Every business leader likely knows that health care isn’t working for their bottom line or their workforce. And in the unlikely event that don’t already know it, they likely realize that it’s going to stop working – and possibly soon. Using health care benefits as an affordable way to differentiate and gain the labor advantages needed to thrive and prosper are a thing of the past for many – especially companies with under 100 employees.
Brokers also know this and the days of the status quo are numbered. Fully insured plans are not going to continue working, especially not with premiums and out-of-pockets as high as they are today. However, if you’re close to retirement, or your clients are all big corporations or government entities with deep pockets, you might not be seeing these trends quite yet.
What about the rest of us? How can we think differently and strategically to stay relevant when prices are rising and employee participation is challenged? How can we help our clients’ employees afford to participate? If we bring something new to the table this next renewal season, maybe the renewal process won’t take as many hours and renewal will be more certain. There’s a reasonable argument that there isn’t much to lose, so the decision to change is becoming more obvious.
A new mindset, and four things to consider:
- More health care first, less insurance last. We have become conditioned to think our clients are looking for health insurance, when really, it’s the access to affordable health care they’re after. The more affordable the benefits, the better. Getting the care their people need and paying for it at fair prices is important, but putting the insurance part of the equation last isn’t easy when we the insurance companies are in charge. Consider taking the lead and helping your clients take advantage of the newer, partially self-funded capabilities. Getting them under federal ERISA law and away from state’s insurance laws and their changing interpretations has big advantages when you learn how to guide your clients.
- Benefit design. A smart benefit design will always get more people better care, and with less costs. It will seem simple, with rules that apply 90% of the time:
- Network: the network will be bigger, not narrower. The everyday care people need 90% of the time will have less rules and less administration.
- Copays: get $0 copays for everyday care and this first dollar coverage will even help get work comp EMOD factors to minimum levels quickly.
- Prescriptions benefits: reward people for using generic Rx dispensed from grocery store pharmacies, as the big brands on the corners will cost plans many times more.
- Pre-authorization: for the less frequent but more expensive care, make sure the appropriate pre-authorizations are in place. This will prevent much of the bouncing around and ping-ponging through the system from ever starting.

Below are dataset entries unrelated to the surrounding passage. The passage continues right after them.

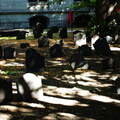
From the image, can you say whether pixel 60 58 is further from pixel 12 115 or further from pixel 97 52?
pixel 12 115

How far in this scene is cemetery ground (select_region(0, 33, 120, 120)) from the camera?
4.89m

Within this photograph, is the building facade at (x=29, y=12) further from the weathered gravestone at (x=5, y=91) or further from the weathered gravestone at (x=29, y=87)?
the weathered gravestone at (x=5, y=91)

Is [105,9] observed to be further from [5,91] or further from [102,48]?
[5,91]

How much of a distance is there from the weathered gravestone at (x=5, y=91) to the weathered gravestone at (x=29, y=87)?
205 mm

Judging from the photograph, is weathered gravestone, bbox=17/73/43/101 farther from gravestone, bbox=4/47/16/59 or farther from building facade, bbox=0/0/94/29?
building facade, bbox=0/0/94/29

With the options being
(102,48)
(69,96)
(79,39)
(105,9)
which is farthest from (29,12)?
(69,96)

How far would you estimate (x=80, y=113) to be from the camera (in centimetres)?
497

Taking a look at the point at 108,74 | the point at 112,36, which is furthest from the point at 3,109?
the point at 112,36

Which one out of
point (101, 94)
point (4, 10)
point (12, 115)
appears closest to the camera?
point (12, 115)

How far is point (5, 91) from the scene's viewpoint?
5398 millimetres

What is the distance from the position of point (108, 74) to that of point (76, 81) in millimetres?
1110

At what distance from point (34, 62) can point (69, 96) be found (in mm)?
2406

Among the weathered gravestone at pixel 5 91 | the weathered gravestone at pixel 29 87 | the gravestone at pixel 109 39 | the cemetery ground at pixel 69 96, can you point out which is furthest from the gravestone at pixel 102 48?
the weathered gravestone at pixel 5 91

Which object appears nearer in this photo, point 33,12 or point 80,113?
point 80,113
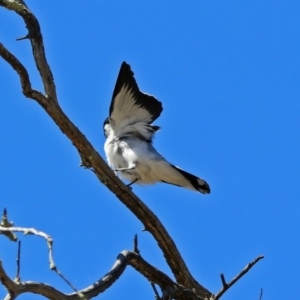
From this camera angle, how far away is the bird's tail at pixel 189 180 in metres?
9.47

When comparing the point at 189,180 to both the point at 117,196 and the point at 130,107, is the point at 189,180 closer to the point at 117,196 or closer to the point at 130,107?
the point at 130,107

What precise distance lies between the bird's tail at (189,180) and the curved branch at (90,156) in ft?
8.20

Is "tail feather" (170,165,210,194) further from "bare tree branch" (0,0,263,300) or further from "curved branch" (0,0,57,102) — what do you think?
"curved branch" (0,0,57,102)

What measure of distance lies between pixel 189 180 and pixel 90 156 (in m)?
3.02

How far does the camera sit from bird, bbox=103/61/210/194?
369 inches

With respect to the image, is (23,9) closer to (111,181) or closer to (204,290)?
(111,181)

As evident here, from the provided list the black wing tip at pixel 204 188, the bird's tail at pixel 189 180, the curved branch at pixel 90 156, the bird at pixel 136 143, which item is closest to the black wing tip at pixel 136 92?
the bird at pixel 136 143

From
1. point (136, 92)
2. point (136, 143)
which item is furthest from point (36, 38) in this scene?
point (136, 143)

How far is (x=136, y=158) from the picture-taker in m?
9.39

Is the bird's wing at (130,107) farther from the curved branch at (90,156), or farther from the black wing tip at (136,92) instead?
the curved branch at (90,156)

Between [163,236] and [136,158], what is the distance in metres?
2.59

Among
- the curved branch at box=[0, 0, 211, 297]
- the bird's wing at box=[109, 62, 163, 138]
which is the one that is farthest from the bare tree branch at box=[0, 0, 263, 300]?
the bird's wing at box=[109, 62, 163, 138]

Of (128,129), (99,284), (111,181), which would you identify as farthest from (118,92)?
(99,284)

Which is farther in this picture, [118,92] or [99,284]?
[118,92]
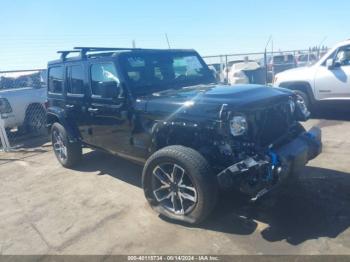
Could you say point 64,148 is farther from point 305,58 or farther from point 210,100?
point 305,58

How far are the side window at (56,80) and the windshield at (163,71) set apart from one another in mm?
1929

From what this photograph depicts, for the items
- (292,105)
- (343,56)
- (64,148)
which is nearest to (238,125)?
(292,105)

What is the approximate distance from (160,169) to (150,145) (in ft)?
1.59

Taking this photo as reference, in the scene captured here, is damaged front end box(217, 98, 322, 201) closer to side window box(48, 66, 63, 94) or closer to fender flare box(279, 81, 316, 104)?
side window box(48, 66, 63, 94)

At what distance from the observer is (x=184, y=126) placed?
12.5 ft

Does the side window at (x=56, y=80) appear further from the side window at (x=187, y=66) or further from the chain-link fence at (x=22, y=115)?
the chain-link fence at (x=22, y=115)

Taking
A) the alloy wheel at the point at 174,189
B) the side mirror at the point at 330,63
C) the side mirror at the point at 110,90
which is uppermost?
the side mirror at the point at 330,63

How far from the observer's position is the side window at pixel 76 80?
5.44m

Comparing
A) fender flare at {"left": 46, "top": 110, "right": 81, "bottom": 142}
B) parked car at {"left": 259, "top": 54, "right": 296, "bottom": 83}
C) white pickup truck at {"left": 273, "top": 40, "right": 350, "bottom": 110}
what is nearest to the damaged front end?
fender flare at {"left": 46, "top": 110, "right": 81, "bottom": 142}

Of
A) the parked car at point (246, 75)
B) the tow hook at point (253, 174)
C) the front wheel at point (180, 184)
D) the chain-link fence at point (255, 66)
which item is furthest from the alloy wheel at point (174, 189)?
the parked car at point (246, 75)

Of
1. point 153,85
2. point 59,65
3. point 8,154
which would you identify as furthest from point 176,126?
point 8,154

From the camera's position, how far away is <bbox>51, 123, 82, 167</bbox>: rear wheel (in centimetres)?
609

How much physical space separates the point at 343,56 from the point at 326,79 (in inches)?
24.7

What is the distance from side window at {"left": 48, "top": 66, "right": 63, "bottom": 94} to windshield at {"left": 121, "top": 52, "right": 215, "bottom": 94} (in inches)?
76.0
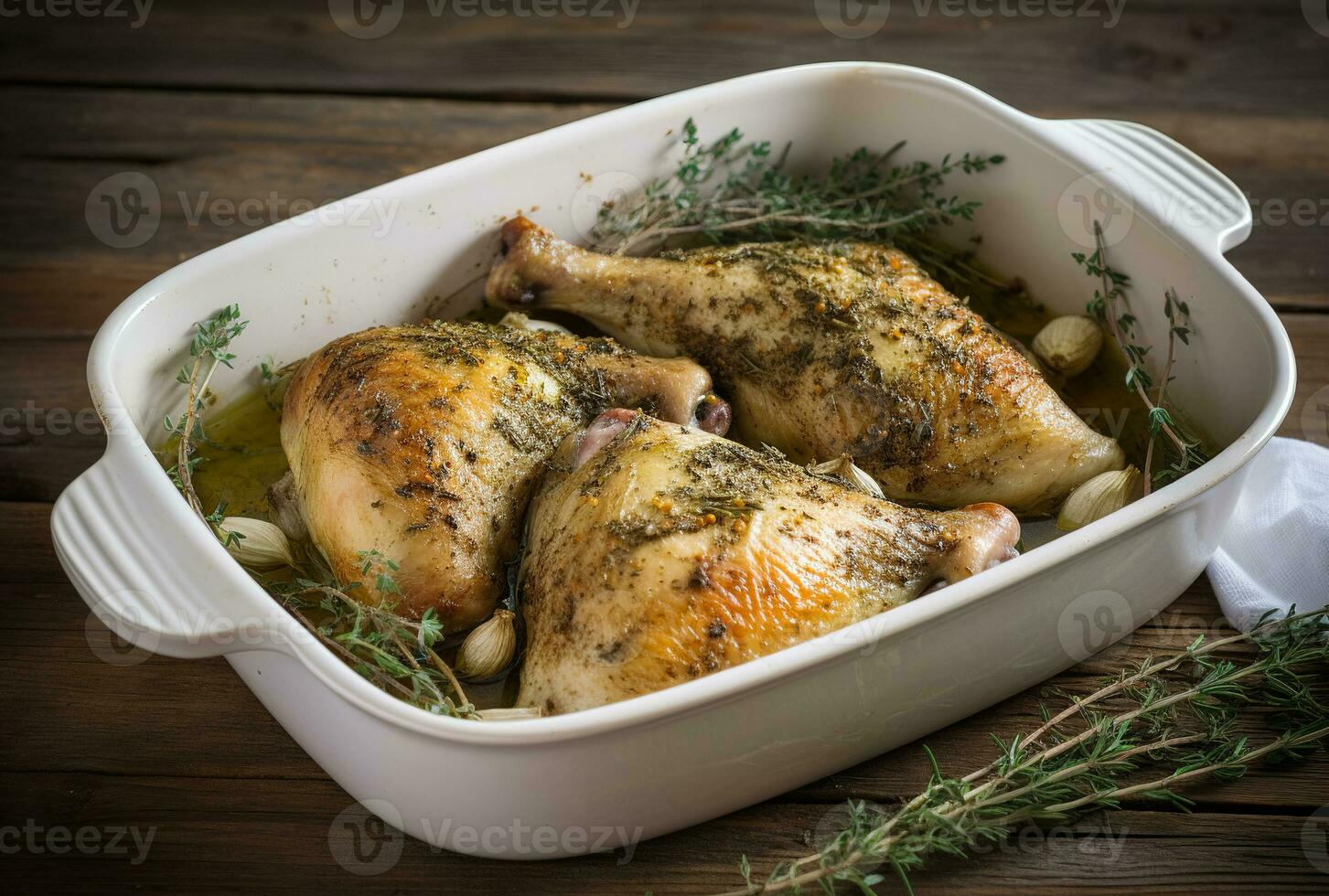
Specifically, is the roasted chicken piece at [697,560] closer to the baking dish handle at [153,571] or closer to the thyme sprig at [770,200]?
the baking dish handle at [153,571]

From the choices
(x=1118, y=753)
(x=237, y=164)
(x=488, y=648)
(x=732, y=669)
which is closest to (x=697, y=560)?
(x=732, y=669)

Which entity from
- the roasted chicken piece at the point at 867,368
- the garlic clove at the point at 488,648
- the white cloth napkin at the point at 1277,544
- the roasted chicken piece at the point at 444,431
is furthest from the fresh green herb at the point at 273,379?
the white cloth napkin at the point at 1277,544

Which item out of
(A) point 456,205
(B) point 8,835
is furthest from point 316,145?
(B) point 8,835

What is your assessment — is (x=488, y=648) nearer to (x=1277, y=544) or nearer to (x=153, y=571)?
(x=153, y=571)

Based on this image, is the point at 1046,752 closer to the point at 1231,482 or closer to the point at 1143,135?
the point at 1231,482

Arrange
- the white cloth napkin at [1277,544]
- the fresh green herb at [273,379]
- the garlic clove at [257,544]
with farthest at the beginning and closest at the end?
the fresh green herb at [273,379] < the white cloth napkin at [1277,544] < the garlic clove at [257,544]

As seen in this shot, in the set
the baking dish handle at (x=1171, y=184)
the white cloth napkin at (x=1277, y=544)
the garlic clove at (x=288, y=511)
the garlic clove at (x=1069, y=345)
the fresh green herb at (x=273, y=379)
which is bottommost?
the garlic clove at (x=288, y=511)

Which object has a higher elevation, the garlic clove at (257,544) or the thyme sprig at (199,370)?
the thyme sprig at (199,370)
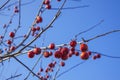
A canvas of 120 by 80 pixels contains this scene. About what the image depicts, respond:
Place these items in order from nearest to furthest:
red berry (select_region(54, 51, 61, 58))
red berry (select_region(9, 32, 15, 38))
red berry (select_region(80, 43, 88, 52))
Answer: red berry (select_region(80, 43, 88, 52)), red berry (select_region(54, 51, 61, 58)), red berry (select_region(9, 32, 15, 38))

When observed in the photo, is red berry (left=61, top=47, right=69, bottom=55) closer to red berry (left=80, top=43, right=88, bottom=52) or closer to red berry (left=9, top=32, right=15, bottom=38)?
red berry (left=80, top=43, right=88, bottom=52)

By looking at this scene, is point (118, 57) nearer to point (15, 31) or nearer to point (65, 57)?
point (65, 57)

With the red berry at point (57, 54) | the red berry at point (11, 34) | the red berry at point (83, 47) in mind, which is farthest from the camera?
the red berry at point (11, 34)

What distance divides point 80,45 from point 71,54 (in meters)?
0.44

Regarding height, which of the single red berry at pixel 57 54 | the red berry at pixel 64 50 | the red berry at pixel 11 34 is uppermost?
the red berry at pixel 64 50

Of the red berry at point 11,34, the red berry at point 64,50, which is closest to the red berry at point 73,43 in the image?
the red berry at point 64,50

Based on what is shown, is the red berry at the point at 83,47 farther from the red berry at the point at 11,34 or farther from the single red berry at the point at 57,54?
the red berry at the point at 11,34

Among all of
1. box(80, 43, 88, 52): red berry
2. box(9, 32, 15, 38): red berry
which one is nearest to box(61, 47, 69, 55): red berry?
box(80, 43, 88, 52): red berry

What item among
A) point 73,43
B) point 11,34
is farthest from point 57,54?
point 11,34

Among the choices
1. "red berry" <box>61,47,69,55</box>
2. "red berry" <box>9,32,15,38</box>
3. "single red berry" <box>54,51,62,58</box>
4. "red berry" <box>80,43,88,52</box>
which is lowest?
"red berry" <box>9,32,15,38</box>

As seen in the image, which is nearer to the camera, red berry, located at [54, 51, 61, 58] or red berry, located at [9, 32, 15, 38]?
red berry, located at [54, 51, 61, 58]

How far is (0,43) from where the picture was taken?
5.09 m

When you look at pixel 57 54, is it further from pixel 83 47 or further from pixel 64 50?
pixel 83 47

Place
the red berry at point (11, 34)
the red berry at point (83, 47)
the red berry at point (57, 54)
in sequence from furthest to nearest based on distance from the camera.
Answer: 1. the red berry at point (11, 34)
2. the red berry at point (57, 54)
3. the red berry at point (83, 47)
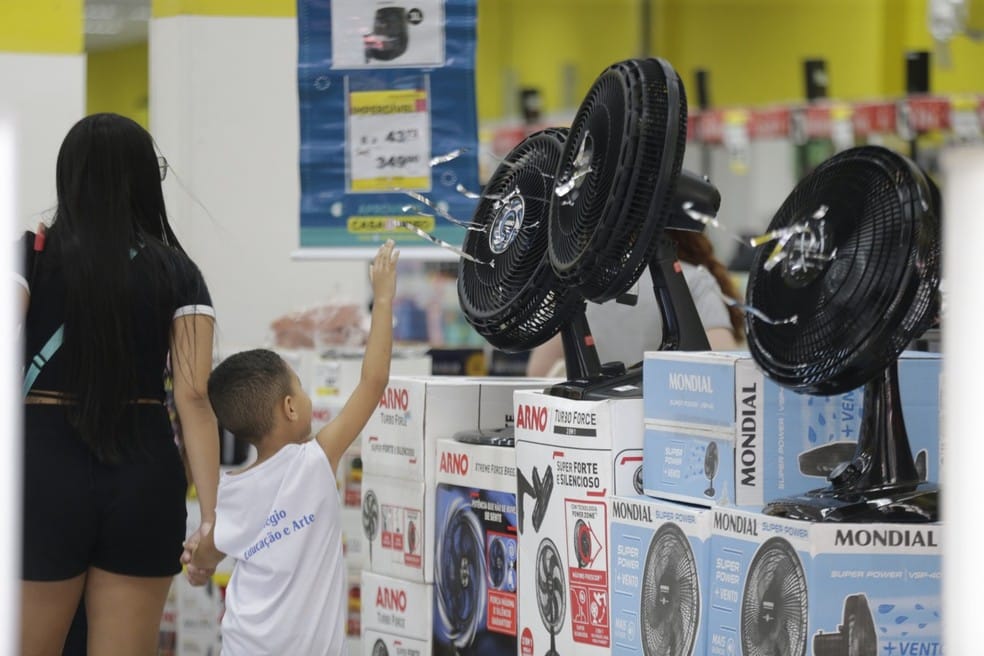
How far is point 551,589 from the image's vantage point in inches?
112

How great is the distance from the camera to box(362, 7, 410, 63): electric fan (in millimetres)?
4176

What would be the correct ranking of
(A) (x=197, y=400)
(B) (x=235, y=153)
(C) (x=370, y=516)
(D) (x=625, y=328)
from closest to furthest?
(A) (x=197, y=400) → (C) (x=370, y=516) → (D) (x=625, y=328) → (B) (x=235, y=153)

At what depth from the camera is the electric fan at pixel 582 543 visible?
2768 millimetres

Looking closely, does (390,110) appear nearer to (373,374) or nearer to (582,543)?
(373,374)

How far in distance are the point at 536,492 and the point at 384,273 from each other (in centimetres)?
58

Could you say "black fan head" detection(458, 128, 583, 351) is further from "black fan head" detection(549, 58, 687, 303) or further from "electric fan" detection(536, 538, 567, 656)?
"electric fan" detection(536, 538, 567, 656)

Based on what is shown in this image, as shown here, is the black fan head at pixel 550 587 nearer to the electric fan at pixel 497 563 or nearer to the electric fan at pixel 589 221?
the electric fan at pixel 497 563

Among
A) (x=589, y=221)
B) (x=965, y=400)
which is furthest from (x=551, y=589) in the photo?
(x=965, y=400)

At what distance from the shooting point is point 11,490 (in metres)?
1.31

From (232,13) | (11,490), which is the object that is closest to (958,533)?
(11,490)

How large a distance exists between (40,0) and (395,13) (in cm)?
199

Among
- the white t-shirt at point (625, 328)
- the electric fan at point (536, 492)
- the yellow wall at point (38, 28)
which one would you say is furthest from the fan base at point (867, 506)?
the yellow wall at point (38, 28)

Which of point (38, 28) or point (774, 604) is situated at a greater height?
point (38, 28)

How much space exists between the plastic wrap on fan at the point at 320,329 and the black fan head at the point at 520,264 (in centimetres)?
178
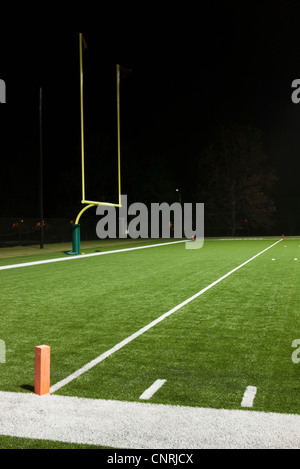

Reward people for slowing down the expensive decisions when medically appropriate; pre-determined pricing can take the delivery of a baby from $30,000 down to $5,000. What a thoughtful benefit design can help do for affordability adds up fast, and in turn leads to increased participation.
- Limited health reimbursement arrangements (HRAs). As insurance costs rise, it will become increasingly necessary to limit some of the very expensive but infrequent services from a plan – at least if the employer’s goal is to create affordability and participation of more employees and family members. HRAs with appropriate limits are good ways to supplement ERISA partially self-funded plans in which limits are not possible. Consider excluding a service from ERISA plans and then supplementing it with a limited HRA.
- No mark-up Rx. The number of tricks and schemes that even “transparent” pharmacy benefit managers (PBM) can play are numerous. Let’s stop pretending we or our clients can be smarter than the PBMs. Keep it simple – get all rebates back to your clients, and make sure the only revenue contractually allowed for the PBMs are defined transaction fees – transparency is key. Penalties for doing otherwise are something honest PBMs don’t mind.
- Virtual-first direct primary care. We’ve all heard of the theoretical advantages of direct primary care (DPC). It’s a great concept, but it’s not always practical to get a consistent experience while providing nationwide care in a meaningfully standardized way. What about going “virtual-first” (not virtual-only or virtual-instead)? Especially in the era of COVID, almost everyone is used to most things being “virtual-first.” Why not DPC that expertly interfaces with the local physician and hospital infrastructure? Health plans that use medically licensed virtual-first DPC to perform population health and care navigation services will get in front of many big and little costs before they ever happen. Controlling costs before they happen, or before the bill is created, is a good way to limit the amount of referenced based pricing (RBP) that needs to be done after the fact.
Of course, there are more things savvy and thoughtful brokers are doing today, and it’s the integrated execution of these things that makes a health plan work or not work. No one likes a fragmented system that feels clunky. I always enjoy hearing your ideas. Let’s continue to share our success stories (and even our horror stories can be helpful).
Dr. David Berg is president and co-founder of Redirect Health.